Start of Material for this exercise

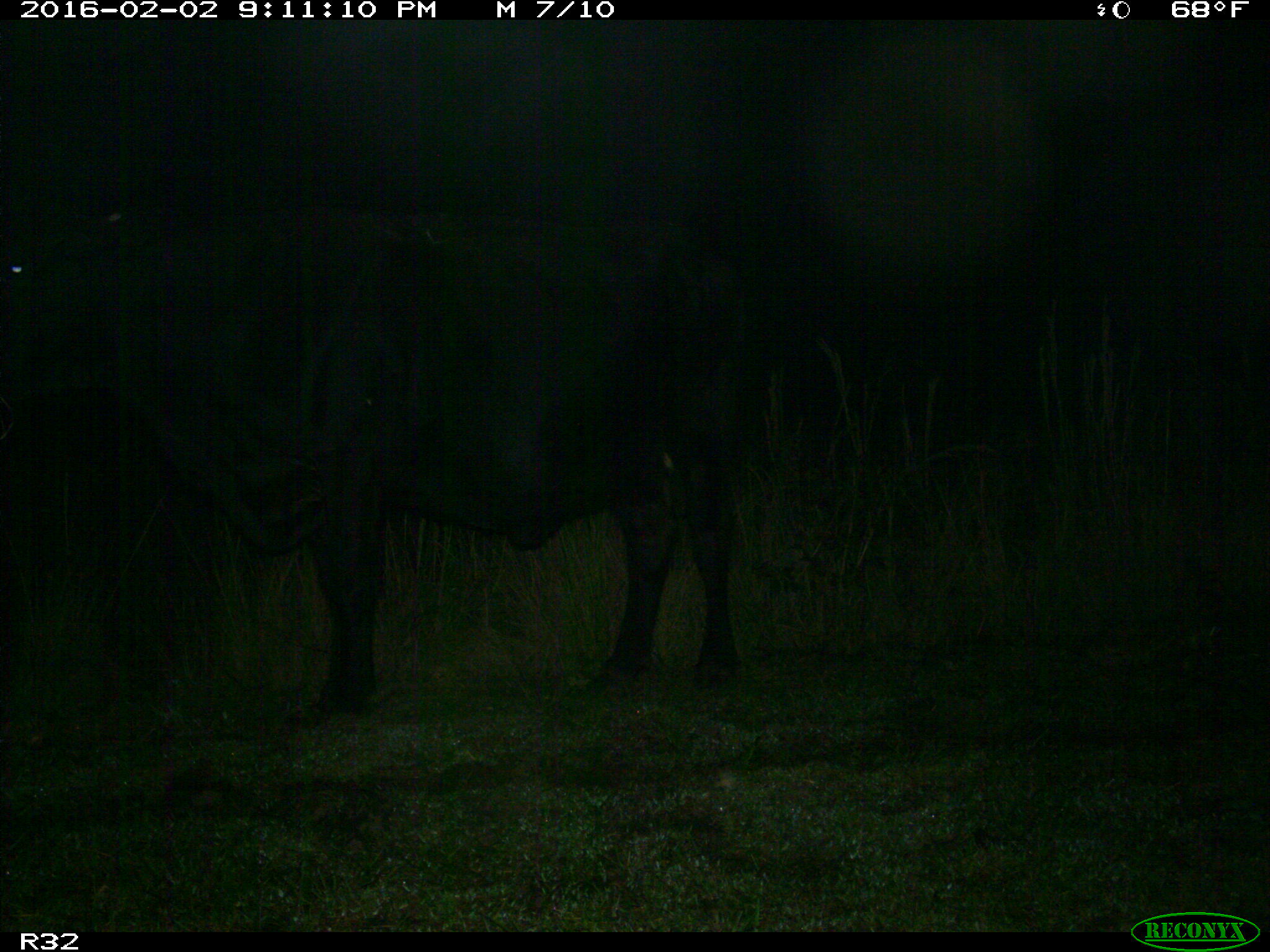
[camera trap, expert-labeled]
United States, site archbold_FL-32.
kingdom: Animalia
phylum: Chordata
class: Mammalia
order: Artiodactyla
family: Bovidae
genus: Bos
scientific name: Bos taurus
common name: domestic cow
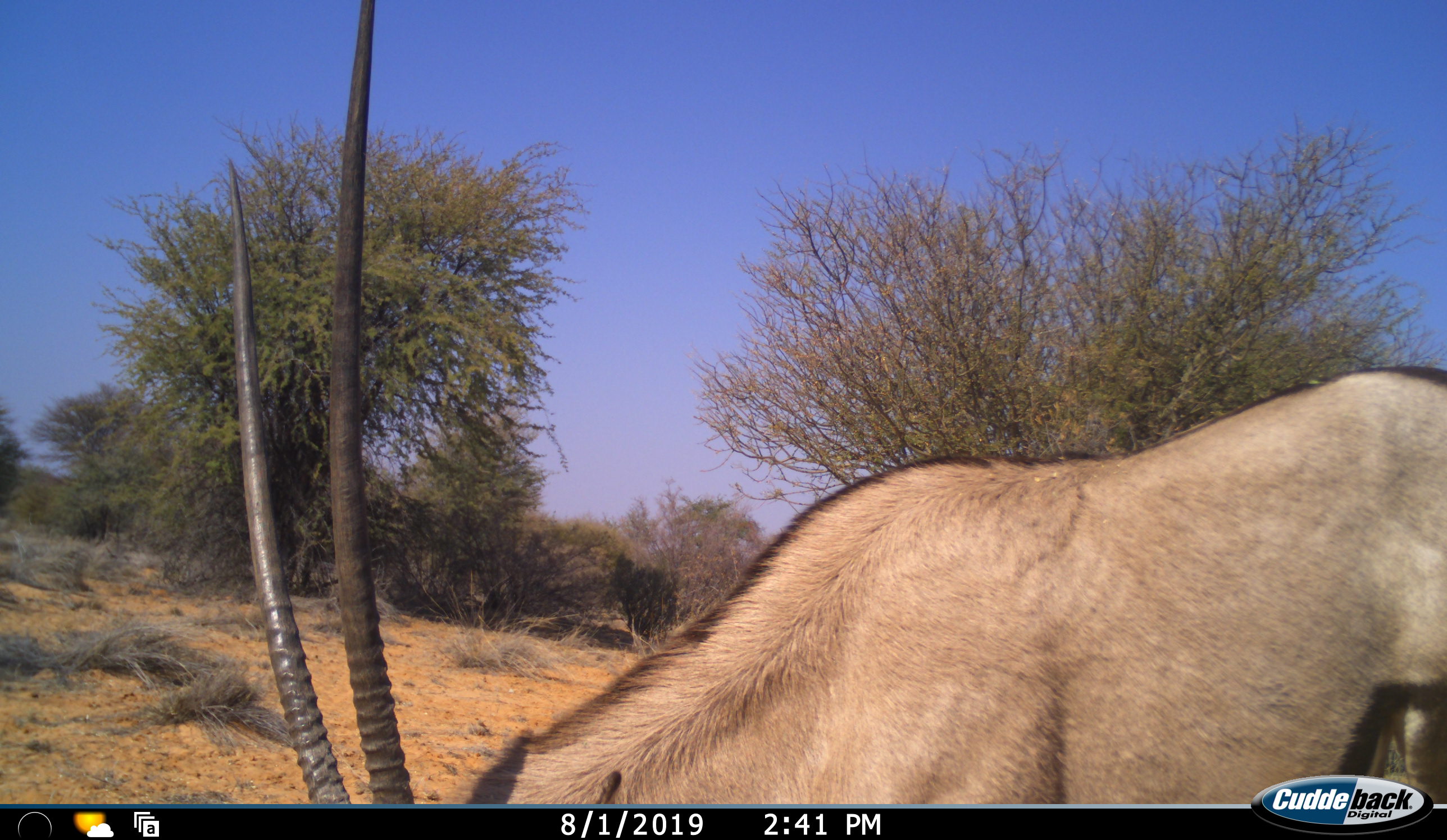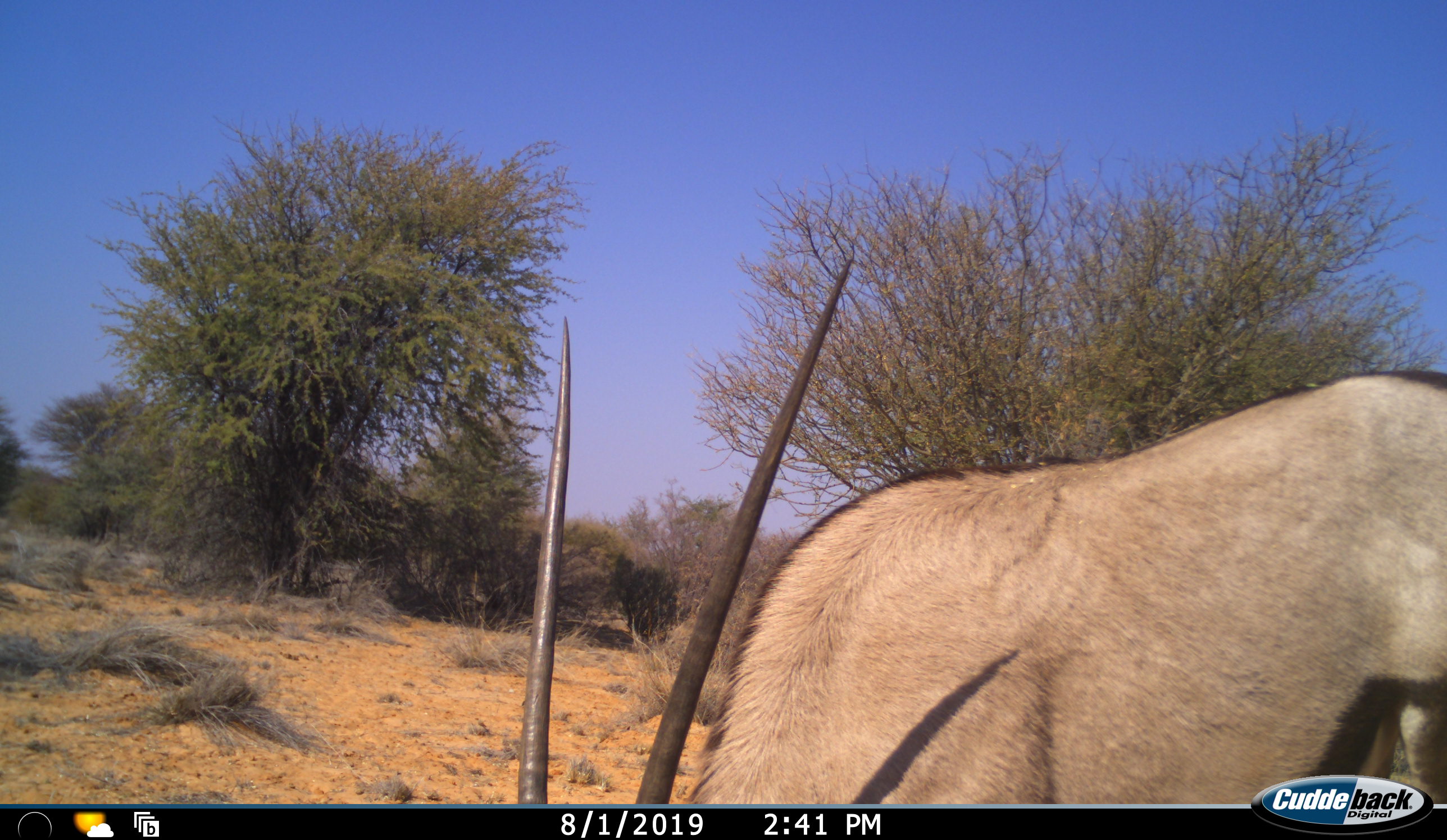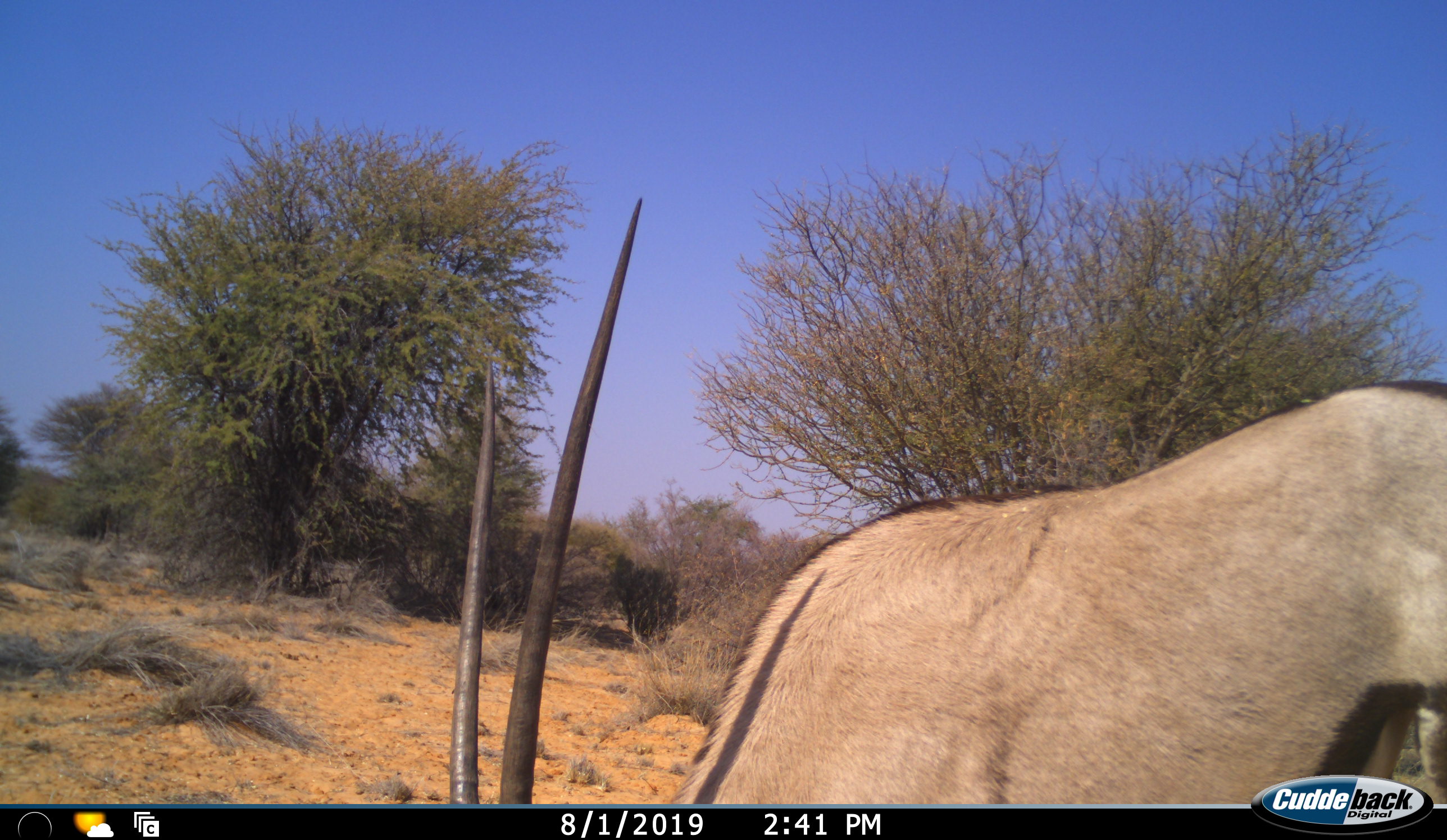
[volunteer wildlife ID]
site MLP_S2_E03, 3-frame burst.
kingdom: Animalia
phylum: Chordata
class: Mammalia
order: Artiodactyla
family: Bovidae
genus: Oryx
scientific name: Oryx gazella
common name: gemsbok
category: oryx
Oryx (gemsbok) (Oryx gazella), count 1. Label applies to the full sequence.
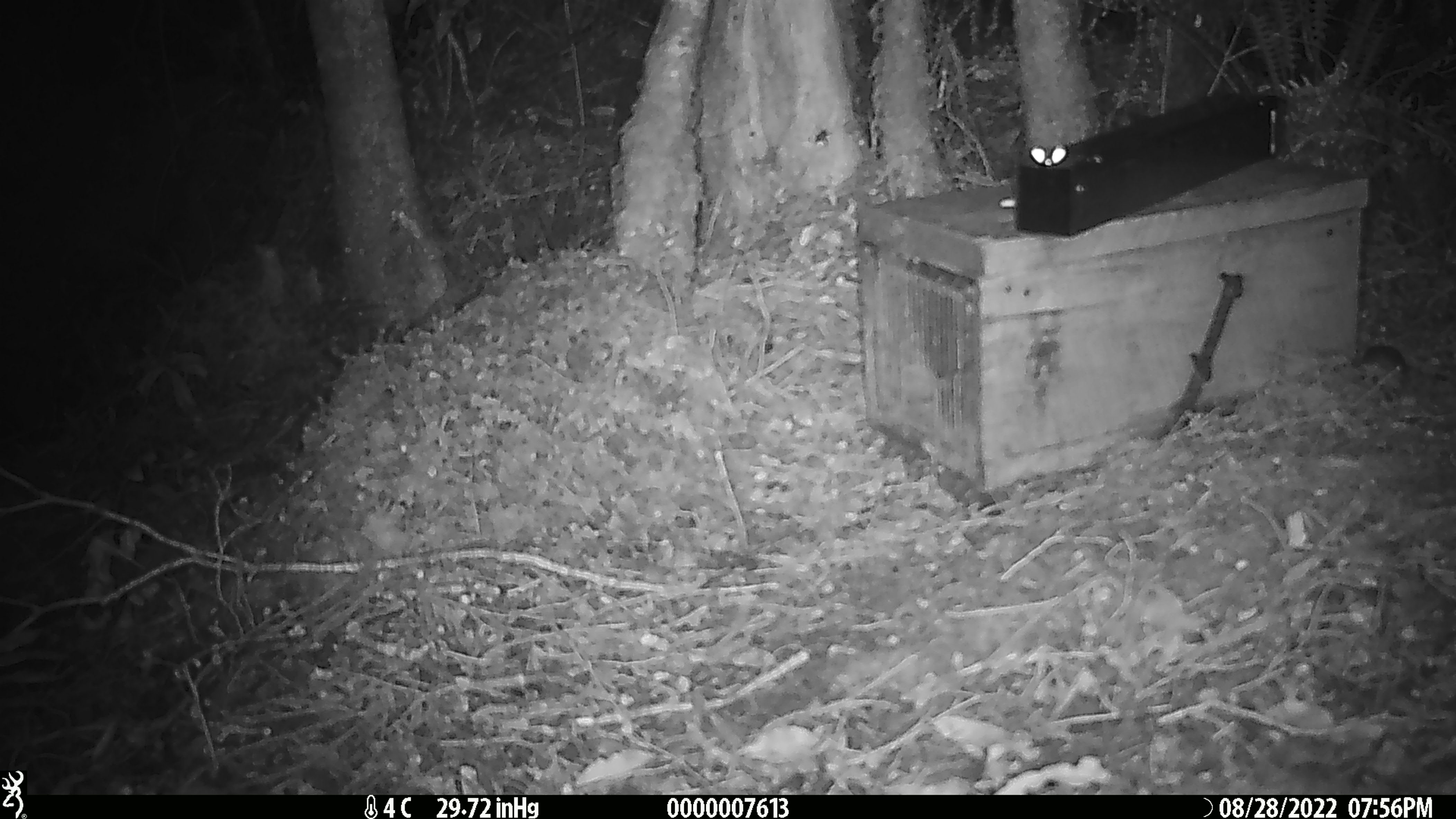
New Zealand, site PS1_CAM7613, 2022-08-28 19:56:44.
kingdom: Animalia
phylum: Chordata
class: Mammalia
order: Rodentia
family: Muridae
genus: Mus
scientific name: Mus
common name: mouse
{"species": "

End of Material for this exercise

Your instructions
Working from the lines above, reproduce the material exactly and exclude its pictures.

The answer
[camera trap, expert-labeled]
United States, site archbold_FL-32.
kingdom: Animalia
phylum: Chordata
class: Mammalia
order: Artiodactyla
family: Bovidae
genus: Bos
scientific name: Bos taurus
common name: domestic cow
[volunteer wildlife ID]
site MLP_S2_E03, 3-frame burst.
kingdom: Animalia
phylum: Chordata
class: Mammalia
order: Artiodactyla
family: Bovidae
genus: Oryx
scientific name: Oryx gazella
common name: gemsbok
category: oryx
Oryx (gemsbok) (Oryx gazella), count 1. Label applies to the full sequence.
New Zealand, site PS1_CAM7613, 2022-08-28 19:56:44.
kingdom: Animalia
phylum: Chordata
class: Mammalia
order: Rodentia
family: Muridae
genus: Mus
scientific name: Mus
common name: mouse
{"species": "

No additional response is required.